Dissent:  The visiting trial judge reversibly erred by allowing the prosecutor and officer to make scientific statements regarding the presence or absence of resting nystagmus in Appellant’s eyes at the time of her arrest and at the time of trial when neither the prosecutor nor the officer had been designated or qualified as an expert on resting nystagmus.  The trial court abused its discretion by denying Appellant’s motion for new trial.  The evidence here was hotly contested, and therein lies the harm.  The harm was exacerbated by the trial court’s denial of a continuance to respond to a Brady notice dated the same date as voir dire regarding the first officer at the scene and another denial of a continuance to allow defense counsel to retain an expert to rebut the surprise testimony that contradicted the testifying officer’s offense report.

 

Reed v. State, No. 02-15-00225-CR (July 14, 2016) (Dauphinot, J., joined by Livingston, C.J., and Gardner, J.).

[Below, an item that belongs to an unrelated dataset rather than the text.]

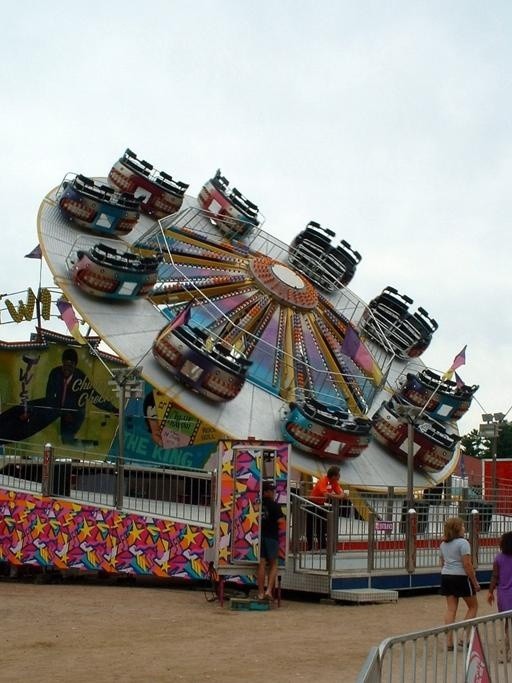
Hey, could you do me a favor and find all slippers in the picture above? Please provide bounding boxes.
[253,593,274,601]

Held:  The testimony of the three witnesses identified as outcry witnesses was properly admitted on other grounds.  Appellant impeached the complainant.  Her statements to two of the challenged witnesses, who testified after her, were therefore admissible as prior consistent statements under rule 801(e)(1)(B).  The complainant’s statements to the medical professional who performed the sexual assault exam were admissible as statements made for medical diagnosis or treatment under rule 803(4).

The trial court did not abuse its discretion by denying Appellant’s motion for mistrial after the State played a video excerpt of a police officer asking Appellant if he would be willing to submit to a polygraph exam when the trial court found that the excerpt was published to the jury inadvertently.